NEW YORK A teenager in New Jersey has broken the lock that ties Apple's iPhone to AT&T's wireless network, freeing the most hyped cellphone ever for use on the networks of other carriers, including overseas ones.
George Hotz, 17, confirmed Friday that he had unlocked an iPhone and was using it on T-Mobile's network, the only major U.S. carrier apart from AT&T that is compatible with the iPhone's cellular technology.
While the possibility of switching from AT&T to T-Mobile may not be a major development for U.S. consumers, it opens up the iPhone for use on the networks of overseas carriers.
"That's the big thing," said Mr. Hotz, in a phone interview from his home in Glen Rock.
The phone, which combines an innovative touch-screen interface with the media-playing abilities of the iPod, is sold only in the U.S.
Calls to AT&T and Apple for comment were not immediately returned.
The hack, which Mr. Hotz posted Thursday to his blog, is complicated and requires skill with both soldering and software. It takes about two hours to perform. Since the details are public, it seems likely that a small industry may spring up to buy U.S. iPhones, unlock them and send them overseas.
"That's exactly, like, what I don't want," Mr. Hotz said. "I don't want people making money off this."
He said he wished he could make the instructions simpler, so users could modify the phones themselves.
"But that's the simplest I could make them," Mr. Hotz said.
The modification leaves the iPhone's many functions, including a built-in camera and the ability to access Wi-Fi networks, intact. The only thing that won't work is the "visual voicemail" feature, which shows voice messages as if they were incoming e-mail.

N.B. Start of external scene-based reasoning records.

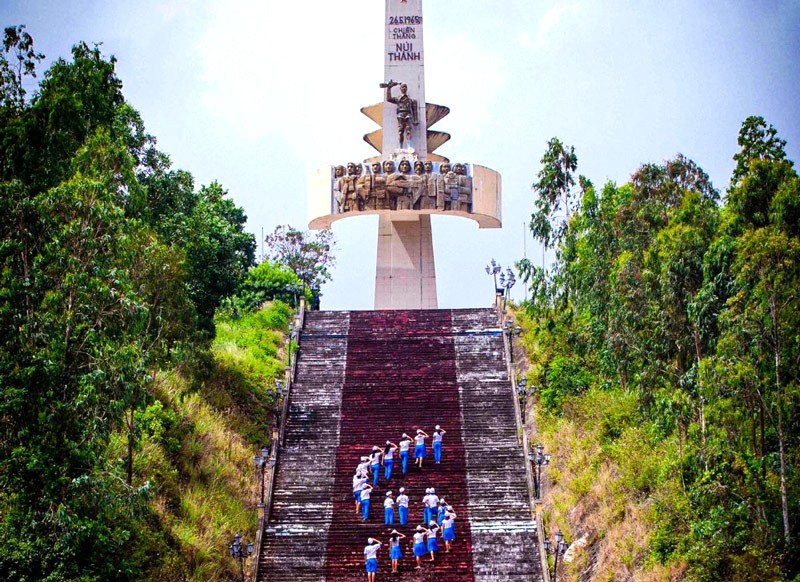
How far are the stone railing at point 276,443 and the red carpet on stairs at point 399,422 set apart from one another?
1.54 metres

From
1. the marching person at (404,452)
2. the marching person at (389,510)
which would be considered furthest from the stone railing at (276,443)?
the marching person at (404,452)

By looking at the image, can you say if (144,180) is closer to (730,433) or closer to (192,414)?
(192,414)

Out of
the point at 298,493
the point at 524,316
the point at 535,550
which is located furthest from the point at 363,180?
the point at 535,550

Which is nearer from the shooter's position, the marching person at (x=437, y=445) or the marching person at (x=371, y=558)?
the marching person at (x=371, y=558)

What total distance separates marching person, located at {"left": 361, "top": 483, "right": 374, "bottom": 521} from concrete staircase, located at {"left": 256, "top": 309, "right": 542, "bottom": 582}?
20cm

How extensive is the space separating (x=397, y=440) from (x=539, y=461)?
15.1 ft

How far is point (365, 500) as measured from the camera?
3130cm

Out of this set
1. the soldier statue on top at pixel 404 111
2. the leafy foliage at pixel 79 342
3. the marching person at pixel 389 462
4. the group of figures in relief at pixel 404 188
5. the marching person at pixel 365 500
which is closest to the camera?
the leafy foliage at pixel 79 342

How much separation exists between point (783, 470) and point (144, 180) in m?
18.5

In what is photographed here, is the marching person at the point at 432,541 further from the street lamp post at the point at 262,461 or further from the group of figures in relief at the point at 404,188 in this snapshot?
the group of figures in relief at the point at 404,188

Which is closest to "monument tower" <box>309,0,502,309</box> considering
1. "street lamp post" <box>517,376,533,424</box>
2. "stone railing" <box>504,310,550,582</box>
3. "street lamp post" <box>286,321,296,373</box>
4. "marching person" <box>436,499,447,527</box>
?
"street lamp post" <box>286,321,296,373</box>

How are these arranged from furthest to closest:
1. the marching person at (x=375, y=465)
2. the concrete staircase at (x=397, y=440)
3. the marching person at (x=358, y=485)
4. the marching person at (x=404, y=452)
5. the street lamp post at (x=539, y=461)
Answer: the marching person at (x=404, y=452), the marching person at (x=375, y=465), the street lamp post at (x=539, y=461), the marching person at (x=358, y=485), the concrete staircase at (x=397, y=440)

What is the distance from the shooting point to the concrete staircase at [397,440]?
100 feet

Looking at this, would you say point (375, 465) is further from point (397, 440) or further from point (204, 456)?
point (204, 456)
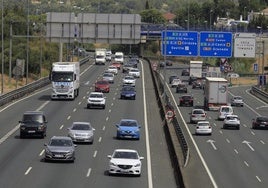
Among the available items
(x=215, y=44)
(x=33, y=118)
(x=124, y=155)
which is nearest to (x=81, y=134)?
(x=33, y=118)

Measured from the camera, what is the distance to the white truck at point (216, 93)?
78.8 m

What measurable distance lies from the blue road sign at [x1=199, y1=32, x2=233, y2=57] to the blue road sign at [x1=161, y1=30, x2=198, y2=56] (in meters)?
0.74

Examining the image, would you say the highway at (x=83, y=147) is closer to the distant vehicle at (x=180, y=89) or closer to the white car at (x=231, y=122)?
the white car at (x=231, y=122)

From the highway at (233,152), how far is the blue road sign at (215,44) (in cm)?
766

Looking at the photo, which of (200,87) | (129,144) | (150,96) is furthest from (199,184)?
(200,87)

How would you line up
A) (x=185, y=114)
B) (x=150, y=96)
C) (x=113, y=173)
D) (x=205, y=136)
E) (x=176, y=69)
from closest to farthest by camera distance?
(x=113, y=173)
(x=205, y=136)
(x=185, y=114)
(x=150, y=96)
(x=176, y=69)

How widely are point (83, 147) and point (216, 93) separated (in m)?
34.6

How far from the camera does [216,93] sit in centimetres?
7888

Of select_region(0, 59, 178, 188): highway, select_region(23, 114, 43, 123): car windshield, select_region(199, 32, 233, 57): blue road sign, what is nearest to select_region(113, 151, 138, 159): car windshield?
select_region(0, 59, 178, 188): highway

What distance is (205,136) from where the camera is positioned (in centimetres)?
5856

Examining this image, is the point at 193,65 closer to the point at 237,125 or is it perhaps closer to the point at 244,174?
the point at 237,125

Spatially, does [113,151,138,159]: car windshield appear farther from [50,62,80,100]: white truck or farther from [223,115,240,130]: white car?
[50,62,80,100]: white truck

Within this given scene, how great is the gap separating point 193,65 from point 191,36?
111 ft

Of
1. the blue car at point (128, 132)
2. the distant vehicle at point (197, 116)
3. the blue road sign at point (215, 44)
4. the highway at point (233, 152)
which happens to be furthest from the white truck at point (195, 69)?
the blue car at point (128, 132)
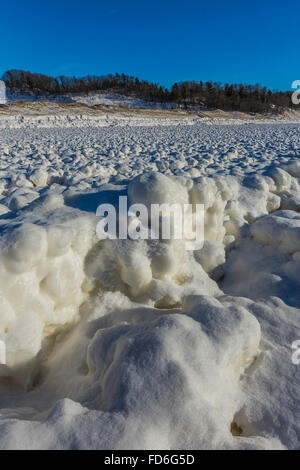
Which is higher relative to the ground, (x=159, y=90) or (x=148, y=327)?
(x=159, y=90)

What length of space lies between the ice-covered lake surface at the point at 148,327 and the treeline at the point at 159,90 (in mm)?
25836

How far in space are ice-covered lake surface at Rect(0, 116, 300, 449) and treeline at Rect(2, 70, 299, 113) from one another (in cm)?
2584

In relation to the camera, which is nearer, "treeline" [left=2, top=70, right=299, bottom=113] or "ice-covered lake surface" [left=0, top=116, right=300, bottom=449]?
"ice-covered lake surface" [left=0, top=116, right=300, bottom=449]

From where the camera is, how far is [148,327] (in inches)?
40.3

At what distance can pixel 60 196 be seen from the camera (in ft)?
6.17

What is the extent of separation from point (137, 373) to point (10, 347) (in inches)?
22.5

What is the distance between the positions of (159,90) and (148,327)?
28.7m

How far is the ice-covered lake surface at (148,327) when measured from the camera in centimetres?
78

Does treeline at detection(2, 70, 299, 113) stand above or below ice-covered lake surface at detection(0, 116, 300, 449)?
above

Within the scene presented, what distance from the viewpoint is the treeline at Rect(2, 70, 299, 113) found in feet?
83.7

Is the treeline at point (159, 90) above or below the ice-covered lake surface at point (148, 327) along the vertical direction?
above

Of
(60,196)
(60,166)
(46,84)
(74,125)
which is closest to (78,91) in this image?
(46,84)

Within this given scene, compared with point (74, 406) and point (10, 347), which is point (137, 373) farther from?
point (10, 347)

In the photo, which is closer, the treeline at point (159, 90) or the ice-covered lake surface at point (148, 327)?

Mr. Hotz collaborated online with four other people, two of them in Russia, to develop the unlocking process.
"Then there are two guys who, I think, are somewhere U.S.-side," Mr. Hotz said.
He knows them only by their online handles.
But for iPhone owners worried that opening up the device and soldering a couple of wires is too risky or difficult for them, a software-driven unlocking solution unveiled today by iPhoneSimFree.com may be another option.
While the website does not offer a downloadable program for general users, it invites interested publications to apply for a free iPhone unlock within the next 48 hours. The website says they will begin selling individual licenses to people who wish to unlock their iPhone after that, but does not reveal how much each license will cost.
Although the website initially appears to be a 21st century version of the snake-oil salesman, popular technology website Engadget posted a series of images taken from an iPhone unlocked using the software method from iPhoneSimFree. Pictures on Engadget show the iPhone connected to the T-Mobile cellular network and not to the AT&T network, which has exclusive rights with Apple to carry the iPhone.